## Exercise directions
Reproduce all of the lines below verbatim.

[start of Records to use]

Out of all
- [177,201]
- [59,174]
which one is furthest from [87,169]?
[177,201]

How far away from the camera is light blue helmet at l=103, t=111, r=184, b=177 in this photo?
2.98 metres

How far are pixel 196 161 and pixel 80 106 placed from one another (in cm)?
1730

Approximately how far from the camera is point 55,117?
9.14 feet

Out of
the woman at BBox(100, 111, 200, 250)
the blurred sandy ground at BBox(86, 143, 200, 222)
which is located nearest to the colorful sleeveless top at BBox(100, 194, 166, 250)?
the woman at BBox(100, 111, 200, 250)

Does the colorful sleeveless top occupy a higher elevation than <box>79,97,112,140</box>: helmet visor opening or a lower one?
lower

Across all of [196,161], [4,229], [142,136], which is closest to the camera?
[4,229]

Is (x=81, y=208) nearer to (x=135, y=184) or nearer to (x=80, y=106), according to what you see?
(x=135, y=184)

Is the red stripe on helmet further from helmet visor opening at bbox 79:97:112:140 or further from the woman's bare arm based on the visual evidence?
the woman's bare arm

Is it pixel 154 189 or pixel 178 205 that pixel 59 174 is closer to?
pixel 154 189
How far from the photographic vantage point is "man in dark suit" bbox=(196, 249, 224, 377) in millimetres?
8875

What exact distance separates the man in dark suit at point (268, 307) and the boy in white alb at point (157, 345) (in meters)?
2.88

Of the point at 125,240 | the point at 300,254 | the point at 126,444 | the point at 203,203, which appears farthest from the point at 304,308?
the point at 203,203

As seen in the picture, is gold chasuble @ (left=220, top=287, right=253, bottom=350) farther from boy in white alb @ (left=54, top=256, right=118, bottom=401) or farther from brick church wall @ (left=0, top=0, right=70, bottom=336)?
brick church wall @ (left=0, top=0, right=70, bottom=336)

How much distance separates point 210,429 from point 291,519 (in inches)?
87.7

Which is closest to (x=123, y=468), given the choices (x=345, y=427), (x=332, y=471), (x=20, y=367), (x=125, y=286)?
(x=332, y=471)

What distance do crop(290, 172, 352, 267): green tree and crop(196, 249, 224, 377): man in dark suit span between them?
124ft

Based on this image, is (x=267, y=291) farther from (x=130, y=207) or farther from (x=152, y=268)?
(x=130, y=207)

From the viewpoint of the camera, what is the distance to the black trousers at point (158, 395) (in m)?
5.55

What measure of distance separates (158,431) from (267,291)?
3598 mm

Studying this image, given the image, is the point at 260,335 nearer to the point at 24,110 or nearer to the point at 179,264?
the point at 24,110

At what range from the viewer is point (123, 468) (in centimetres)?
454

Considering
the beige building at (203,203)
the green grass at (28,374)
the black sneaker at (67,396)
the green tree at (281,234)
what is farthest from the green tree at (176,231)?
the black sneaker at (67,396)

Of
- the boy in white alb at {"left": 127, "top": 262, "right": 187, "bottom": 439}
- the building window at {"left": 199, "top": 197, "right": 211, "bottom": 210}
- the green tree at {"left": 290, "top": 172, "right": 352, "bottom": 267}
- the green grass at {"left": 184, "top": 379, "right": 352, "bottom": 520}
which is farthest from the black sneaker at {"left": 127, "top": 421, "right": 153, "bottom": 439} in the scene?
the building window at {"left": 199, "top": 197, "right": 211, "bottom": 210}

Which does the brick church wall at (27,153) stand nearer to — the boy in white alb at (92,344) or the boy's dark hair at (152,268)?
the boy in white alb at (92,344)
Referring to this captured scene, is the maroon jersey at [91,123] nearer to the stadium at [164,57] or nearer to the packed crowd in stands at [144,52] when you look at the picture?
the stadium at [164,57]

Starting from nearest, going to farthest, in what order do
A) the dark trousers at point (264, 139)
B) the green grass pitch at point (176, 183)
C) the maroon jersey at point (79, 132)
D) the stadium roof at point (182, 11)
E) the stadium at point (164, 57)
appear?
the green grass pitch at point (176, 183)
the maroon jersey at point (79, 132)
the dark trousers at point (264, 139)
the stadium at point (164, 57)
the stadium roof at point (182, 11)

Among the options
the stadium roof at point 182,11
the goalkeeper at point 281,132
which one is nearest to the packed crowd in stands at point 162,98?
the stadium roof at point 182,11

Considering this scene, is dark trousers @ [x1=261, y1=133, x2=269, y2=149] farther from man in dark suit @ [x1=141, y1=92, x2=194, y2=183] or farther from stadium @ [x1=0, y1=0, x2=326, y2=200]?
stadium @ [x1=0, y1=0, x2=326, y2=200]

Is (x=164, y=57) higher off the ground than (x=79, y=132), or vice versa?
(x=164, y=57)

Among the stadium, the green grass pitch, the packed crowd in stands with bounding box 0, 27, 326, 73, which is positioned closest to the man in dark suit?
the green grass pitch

[end of Records to use]

## Expected answer
Out of all
- [177,201]
- [59,174]
which one is furthest from [87,169]?
[177,201]

How far away from the camera is light blue helmet at l=103, t=111, r=184, b=177 in this photo?
2.98 metres

How far are pixel 196 161 and pixel 80 106 placed from one another (in cm)?
1730

Approximately how far from the camera is point 55,117?
9.14 feet

Out of
the woman at BBox(100, 111, 200, 250)
the blurred sandy ground at BBox(86, 143, 200, 222)
which is located nearest to the colorful sleeveless top at BBox(100, 194, 166, 250)?
the woman at BBox(100, 111, 200, 250)

Does the colorful sleeveless top occupy a higher elevation than <box>79,97,112,140</box>: helmet visor opening or a lower one?
lower

Across all of [196,161], [4,229], [142,136], which is closest to the camera?
[4,229]

Is (x=81, y=208) nearer to (x=135, y=184) or nearer to (x=80, y=106), according to what you see?
(x=135, y=184)

Is the red stripe on helmet further from helmet visor opening at bbox 79:97:112:140 or further from the woman's bare arm based on the visual evidence?
the woman's bare arm

Is it pixel 154 189 or pixel 178 205 that pixel 59 174 is closer to?
pixel 154 189
How far from the photographic vantage point is "man in dark suit" bbox=(196, 249, 224, 377) in millimetres?
8875

What exact distance separates the man in dark suit at point (268, 307) and the boy in white alb at point (157, 345) (in meters)?
2.88

Of the point at 125,240 | the point at 300,254 | the point at 126,444 | the point at 203,203, which appears farthest from the point at 304,308?
the point at 203,203

As seen in the picture, is gold chasuble @ (left=220, top=287, right=253, bottom=350) farther from boy in white alb @ (left=54, top=256, right=118, bottom=401) or farther from brick church wall @ (left=0, top=0, right=70, bottom=336)?
brick church wall @ (left=0, top=0, right=70, bottom=336)

How much distance separates point 210,429 from point 291,519 (in inches)?
87.7

Which is closest to (x=123, y=468), given the choices (x=345, y=427), (x=332, y=471), (x=20, y=367), (x=125, y=286)?
(x=332, y=471)

What distance do crop(290, 172, 352, 267): green tree and crop(196, 249, 224, 377): man in dark suit span between them?
124ft

Based on this image, is (x=267, y=291) farther from (x=130, y=207) or farther from (x=152, y=268)?
(x=130, y=207)

From the viewpoint of the camera, what is the distance to the black trousers at point (158, 395) (in m)?
5.55

What measure of distance separates (158,431) from (267,291)?
3598 mm

Studying this image, given the image, is the point at 260,335 nearer to the point at 24,110 or nearer to the point at 179,264?
the point at 24,110

At what range from the viewer is point (123, 468) (in centimetres)?
454

Considering
the beige building at (203,203)
the green grass at (28,374)
the black sneaker at (67,396)
the green tree at (281,234)
what is farthest from the green tree at (176,231)?
the black sneaker at (67,396)

Of
- the boy in white alb at {"left": 127, "top": 262, "right": 187, "bottom": 439}
- the building window at {"left": 199, "top": 197, "right": 211, "bottom": 210}
- the green tree at {"left": 290, "top": 172, "right": 352, "bottom": 267}
- the green grass at {"left": 184, "top": 379, "right": 352, "bottom": 520}
which is farthest from the black sneaker at {"left": 127, "top": 421, "right": 153, "bottom": 439} in the scene?
the building window at {"left": 199, "top": 197, "right": 211, "bottom": 210}

Which does the brick church wall at (27,153) stand nearer to — the boy in white alb at (92,344) or the boy's dark hair at (152,268)?
the boy in white alb at (92,344)
Referring to this captured scene, is the maroon jersey at [91,123] nearer to the stadium at [164,57] or nearer to the packed crowd in stands at [144,52] when you look at the picture?
the stadium at [164,57]

Starting from nearest, going to farthest, in what order do
A) the dark trousers at point (264, 139)
B) the green grass pitch at point (176, 183)
C) the maroon jersey at point (79, 132)
D) the stadium roof at point (182, 11)
E) the stadium at point (164, 57)
appear?
the green grass pitch at point (176, 183)
the maroon jersey at point (79, 132)
the dark trousers at point (264, 139)
the stadium at point (164, 57)
the stadium roof at point (182, 11)

Among the options
the stadium roof at point 182,11
the goalkeeper at point 281,132
which one is nearest to the packed crowd in stands at point 162,98?
the stadium roof at point 182,11

Considering this scene, is dark trousers @ [x1=261, y1=133, x2=269, y2=149] farther from man in dark suit @ [x1=141, y1=92, x2=194, y2=183] or farther from stadium @ [x1=0, y1=0, x2=326, y2=200]?
stadium @ [x1=0, y1=0, x2=326, y2=200]

Is (x=164, y=57) higher off the ground than (x=79, y=132), or vice versa?
(x=164, y=57)

Among the stadium, the green grass pitch, the packed crowd in stands with bounding box 0, 27, 326, 73, which is positioned closest to the man in dark suit?
the green grass pitch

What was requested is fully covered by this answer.